When using LZO on the Hadoop output on AWS EMR, does it index files (stored on S3) for future automatic separation?

Question

When using LZO on the Hadoop output on AWS EMR, does it index files (stored on S3) for future automatic separation?

I want to use LZO compression on my Elastic Map Reduce output, which is stored in S3, but it is unclear whether the files will be automatically indexed so that future jobs run on this data and split the files into several tasks.

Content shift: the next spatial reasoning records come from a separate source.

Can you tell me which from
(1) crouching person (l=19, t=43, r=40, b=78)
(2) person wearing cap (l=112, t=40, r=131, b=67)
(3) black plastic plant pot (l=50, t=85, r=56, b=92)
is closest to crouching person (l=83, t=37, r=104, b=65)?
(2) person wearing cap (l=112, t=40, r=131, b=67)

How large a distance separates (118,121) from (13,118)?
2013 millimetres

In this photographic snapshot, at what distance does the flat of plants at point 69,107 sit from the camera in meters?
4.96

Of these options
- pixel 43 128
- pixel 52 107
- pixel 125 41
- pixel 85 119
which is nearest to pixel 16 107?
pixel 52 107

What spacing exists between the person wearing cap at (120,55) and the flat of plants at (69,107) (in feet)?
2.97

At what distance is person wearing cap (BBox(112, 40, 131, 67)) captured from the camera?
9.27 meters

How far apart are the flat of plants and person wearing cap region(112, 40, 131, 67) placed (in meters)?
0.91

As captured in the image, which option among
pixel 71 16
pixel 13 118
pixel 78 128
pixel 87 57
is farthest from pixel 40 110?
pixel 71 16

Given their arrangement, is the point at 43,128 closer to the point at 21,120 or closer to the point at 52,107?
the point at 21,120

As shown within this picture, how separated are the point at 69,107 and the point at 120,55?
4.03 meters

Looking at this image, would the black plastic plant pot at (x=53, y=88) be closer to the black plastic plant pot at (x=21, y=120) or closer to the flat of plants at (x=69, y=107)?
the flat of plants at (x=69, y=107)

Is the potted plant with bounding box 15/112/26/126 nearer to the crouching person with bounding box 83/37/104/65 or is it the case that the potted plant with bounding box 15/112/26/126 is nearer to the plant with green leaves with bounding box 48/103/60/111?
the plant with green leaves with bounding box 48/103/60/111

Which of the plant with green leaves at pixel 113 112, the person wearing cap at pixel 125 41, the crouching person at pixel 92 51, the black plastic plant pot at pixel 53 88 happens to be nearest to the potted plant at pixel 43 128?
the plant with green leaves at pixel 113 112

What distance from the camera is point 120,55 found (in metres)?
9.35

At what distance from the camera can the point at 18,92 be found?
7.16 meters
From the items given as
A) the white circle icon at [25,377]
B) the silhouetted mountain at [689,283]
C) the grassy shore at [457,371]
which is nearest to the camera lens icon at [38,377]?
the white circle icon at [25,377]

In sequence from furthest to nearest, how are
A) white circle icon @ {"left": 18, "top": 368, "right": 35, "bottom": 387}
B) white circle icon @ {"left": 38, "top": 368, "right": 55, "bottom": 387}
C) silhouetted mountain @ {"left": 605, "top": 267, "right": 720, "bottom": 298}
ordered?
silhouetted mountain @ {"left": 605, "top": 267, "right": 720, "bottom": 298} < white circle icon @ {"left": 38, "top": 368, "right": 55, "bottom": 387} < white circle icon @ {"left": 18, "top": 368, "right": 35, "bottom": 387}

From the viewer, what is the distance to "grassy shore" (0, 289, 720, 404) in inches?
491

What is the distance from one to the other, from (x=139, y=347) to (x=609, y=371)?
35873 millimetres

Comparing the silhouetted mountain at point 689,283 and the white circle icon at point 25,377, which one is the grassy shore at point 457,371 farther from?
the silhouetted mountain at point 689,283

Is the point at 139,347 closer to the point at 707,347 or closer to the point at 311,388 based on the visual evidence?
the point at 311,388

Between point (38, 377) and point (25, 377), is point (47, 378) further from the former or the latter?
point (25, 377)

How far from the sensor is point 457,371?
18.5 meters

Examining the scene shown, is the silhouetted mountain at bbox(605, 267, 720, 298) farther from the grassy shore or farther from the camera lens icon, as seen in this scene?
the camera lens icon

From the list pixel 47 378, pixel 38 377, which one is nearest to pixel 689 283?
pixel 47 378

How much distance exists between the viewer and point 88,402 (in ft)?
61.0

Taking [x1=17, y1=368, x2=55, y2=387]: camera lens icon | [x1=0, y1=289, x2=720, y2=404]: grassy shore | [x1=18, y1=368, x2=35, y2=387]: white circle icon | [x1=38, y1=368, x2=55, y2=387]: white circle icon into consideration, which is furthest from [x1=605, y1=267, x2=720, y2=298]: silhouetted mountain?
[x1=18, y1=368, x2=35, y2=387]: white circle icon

For example, if my output is a set of TSV data strings in a 1-bit LZO file, in the future map task only one task will be created or something like tasks (1GB / blockSize) (for example, the file behavior was not compressed or if in The directory was an LZO index file)?

Edit: If this is not done automatically, what is recommended so that my output is indexed by LZO? Do indexing before uploading a file to S3?

+4

amazon-s3 amazon-web-services elastic-map-reduce lzo

Dolan antenucci Oct 22 '12 at 21:13

source share

1 answer

Dolan antenucci · Accepted Answer · 2012-10-23T05:39:57+0000

A short answer to my first question: AWS does not perform automatic indexing. I confirmed this with my own work, and also read the same from Andrew @AWS in my forum .

Here you can do the indexing:

To index some LZO files, you need to use your own Jar built from the hadoop-lzo Twitter project. You will need to build a Jar somewhere and then load it into Amazon S3 if you want to index directly using EMR.

On the side of the note, Cloudera has good instructions at all stages for setting this up in your own cluster . I did this on my local cluster, which allowed me to create a Jar and load on S3. You can probably find a pre-built Jar on the net if you don't want to create one yourself.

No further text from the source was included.